_Text block_.
——

Arts and Africa is back for the New Year and Writer and Curator Awa Konate states her case for Decolonizing African Art.


 

Fifteen years ago Mai Palmberg from the Nordic Africa institute published a book titled “Encounter images in the Meeting between Africa and Europe” in which she underlines the hierarchy of relationship based on images. Besides that, its title entails the power dynamics of European-African interactions are unarguable proven to still persist presently.

The recent ten-fifteen years as art-curator Bisi Silva elucidated has set forward a space in which the Black diasporic subject’s breaking free of confinements whilst being both the creator and simultaneously center of its own narratives. While there’s been a prompt emerging claim of space within the worldly art scene, the discourse of decolonization nevertheless still sojourns.

Questions regarding the position of power remains: What’s the purpose of an artist narrative; what’s acknowledged as art; and most importantly who is the art intended for?

Traditional African art has seen denigration since colonialism. Its creativity merely denounced to that of tribal conception. Indeed the imposition of constructed authenticities on African art had denied it both of history and the voice as to justify its exploitation.

The 20th century European “discovery” of African art further altered the status quo. Whereas European art was deemed sacred to encompass spaces of art gallery and museums, its African counterpart seldom had its expressions confined to anything but ethnographic museums.

It’s in this confinement that emerging European avant-garde artists such as Picasso, sought refuge in. These same authentic expression forms, which laid foundation for their success, serves to illustrate the double standards of the Europeans position of power within the art world. The raw authenticity they “discovered” meant that African artists were expected to cultivate an art of “tradition” regardless of the fact that the African art anthropologists had depicted no longer existed. Thus African artists were forced out of the dialogue European artists such as Picasso had sought influence in. Their art was only acceptable provided it was based on colonial imaginary or emulated western-modernism.

——

_Given entries_.
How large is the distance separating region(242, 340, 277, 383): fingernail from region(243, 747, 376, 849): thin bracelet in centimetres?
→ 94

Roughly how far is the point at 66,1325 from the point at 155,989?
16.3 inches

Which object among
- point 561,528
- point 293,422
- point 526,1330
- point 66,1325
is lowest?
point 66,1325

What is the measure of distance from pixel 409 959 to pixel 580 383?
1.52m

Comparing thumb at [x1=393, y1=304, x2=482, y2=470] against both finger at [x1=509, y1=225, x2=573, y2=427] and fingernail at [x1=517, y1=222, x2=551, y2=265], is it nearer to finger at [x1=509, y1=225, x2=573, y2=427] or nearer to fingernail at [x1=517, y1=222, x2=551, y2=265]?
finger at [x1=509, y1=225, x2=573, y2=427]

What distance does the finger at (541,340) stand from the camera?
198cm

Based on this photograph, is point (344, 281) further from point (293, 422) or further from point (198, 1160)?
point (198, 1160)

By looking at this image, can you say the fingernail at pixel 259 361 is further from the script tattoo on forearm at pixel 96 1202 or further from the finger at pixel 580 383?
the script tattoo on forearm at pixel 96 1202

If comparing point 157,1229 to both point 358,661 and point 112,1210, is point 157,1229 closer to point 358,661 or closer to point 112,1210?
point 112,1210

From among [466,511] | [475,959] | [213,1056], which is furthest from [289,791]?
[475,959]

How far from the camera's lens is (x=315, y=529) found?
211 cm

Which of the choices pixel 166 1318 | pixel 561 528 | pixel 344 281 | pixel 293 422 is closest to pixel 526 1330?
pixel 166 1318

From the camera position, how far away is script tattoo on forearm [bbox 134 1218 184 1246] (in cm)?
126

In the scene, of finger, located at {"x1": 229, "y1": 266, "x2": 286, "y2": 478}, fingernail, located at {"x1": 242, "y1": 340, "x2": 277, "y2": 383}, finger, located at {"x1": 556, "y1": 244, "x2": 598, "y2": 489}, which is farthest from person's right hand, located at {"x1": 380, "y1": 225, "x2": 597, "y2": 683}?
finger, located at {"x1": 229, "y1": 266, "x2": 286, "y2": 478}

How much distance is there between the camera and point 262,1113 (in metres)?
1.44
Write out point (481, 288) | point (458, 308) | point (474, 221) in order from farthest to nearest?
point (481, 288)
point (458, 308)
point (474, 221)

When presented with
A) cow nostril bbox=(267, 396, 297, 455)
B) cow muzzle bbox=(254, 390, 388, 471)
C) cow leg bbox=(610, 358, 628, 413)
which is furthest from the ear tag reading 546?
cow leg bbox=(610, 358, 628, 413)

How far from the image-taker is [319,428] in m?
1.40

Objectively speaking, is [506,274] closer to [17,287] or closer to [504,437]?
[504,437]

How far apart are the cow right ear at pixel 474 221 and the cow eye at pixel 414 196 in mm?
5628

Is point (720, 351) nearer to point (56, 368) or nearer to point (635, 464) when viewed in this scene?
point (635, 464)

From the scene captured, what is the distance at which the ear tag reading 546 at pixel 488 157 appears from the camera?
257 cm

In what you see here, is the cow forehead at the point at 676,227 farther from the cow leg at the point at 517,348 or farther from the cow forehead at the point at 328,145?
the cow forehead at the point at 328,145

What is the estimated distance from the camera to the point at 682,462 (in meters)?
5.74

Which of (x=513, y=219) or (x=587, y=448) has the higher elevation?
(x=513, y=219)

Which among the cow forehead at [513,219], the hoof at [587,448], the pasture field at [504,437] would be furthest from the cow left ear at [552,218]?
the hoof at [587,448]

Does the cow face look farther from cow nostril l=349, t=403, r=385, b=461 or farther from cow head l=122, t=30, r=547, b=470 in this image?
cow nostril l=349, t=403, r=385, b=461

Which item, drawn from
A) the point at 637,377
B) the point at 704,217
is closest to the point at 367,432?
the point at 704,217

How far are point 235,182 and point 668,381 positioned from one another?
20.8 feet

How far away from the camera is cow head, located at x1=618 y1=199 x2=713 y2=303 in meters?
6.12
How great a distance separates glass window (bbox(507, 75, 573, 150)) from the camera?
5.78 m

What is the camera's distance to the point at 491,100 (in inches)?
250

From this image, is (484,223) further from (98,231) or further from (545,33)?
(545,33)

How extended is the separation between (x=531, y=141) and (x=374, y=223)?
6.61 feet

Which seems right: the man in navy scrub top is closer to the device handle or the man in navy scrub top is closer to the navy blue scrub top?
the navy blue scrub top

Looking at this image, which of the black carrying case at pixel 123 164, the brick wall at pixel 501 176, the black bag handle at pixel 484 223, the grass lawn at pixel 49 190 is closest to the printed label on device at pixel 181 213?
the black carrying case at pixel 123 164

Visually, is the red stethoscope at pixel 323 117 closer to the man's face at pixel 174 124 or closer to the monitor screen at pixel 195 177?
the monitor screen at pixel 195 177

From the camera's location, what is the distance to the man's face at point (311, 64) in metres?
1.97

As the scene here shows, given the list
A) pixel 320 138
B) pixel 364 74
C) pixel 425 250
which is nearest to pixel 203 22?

——

_What is asked_.
1) In the records, begin at the line that has "Looking at this image, which" and go through the end of the records, rewriting those lines with "brick wall" changed to "stone wall" and nothing else altered.
2) Carry the essay on decolonizing African art forward from its final sentence.
The text and the records were taken from separate, unrelated sources.

_Solved problems_.
1)
Looking at this image, which of the black carrying case at pixel 123 164, the stone wall at pixel 501 176, the black bag handle at pixel 484 223, the grass lawn at pixel 49 190 is closest to the printed label on device at pixel 181 213?
the black carrying case at pixel 123 164

Visually, is the red stethoscope at pixel 323 117 closer to the man's face at pixel 174 124 or closer to the monitor screen at pixel 195 177?
the monitor screen at pixel 195 177

From the camera's location, what is the distance to the man's face at point (311, 64) in metres?
1.97

As the scene here shows, given the list
A) pixel 320 138
B) pixel 364 74
C) pixel 425 250
which is nearest to pixel 203 22?

2)
Fast forward to 2016, where the construction of traditional vs. primitive has been criticized by curators, writers, artists etc. Questions then arise.
Has the consequent shift at the face of gazing Western curators changed the dichotomy of African art for visual pleasure?

Art has a tradition of existing beyond visual pleasure, political issues for instance, be it one the artist either seeks to present or highlight, has set forward an apparent deconstruction of the embedded colonialism that engrains our notions of aesthetics and memories. Particularly those in cultural institutions, but if the status quo still equalizes successfulness to exposure in the Western galleries curated by Western curators, then where does the “native” artist, who’s still subdued by constructed conceptions which are inaccurate representation of own understanding of their work then fit into the narrative?

Does a “radical” break from constructed yet dominant expectations of African art lead to a decolonized “authenticity” which isn’t inadvertently created?

How does one reconcile “authenticity” and manufactory?

How does one decolonize arts in which decolonization is apprehended beyond the restrictive conceptions, which often limits the term to struggles for political independence.

One may simply even ask: Why the need to reconstruct African art?

Although known for the political juxtaposition of language use, “Decolonizing the mind” by Ngugi Wa’Thiongo present the radical discursive critique beyond that of political power.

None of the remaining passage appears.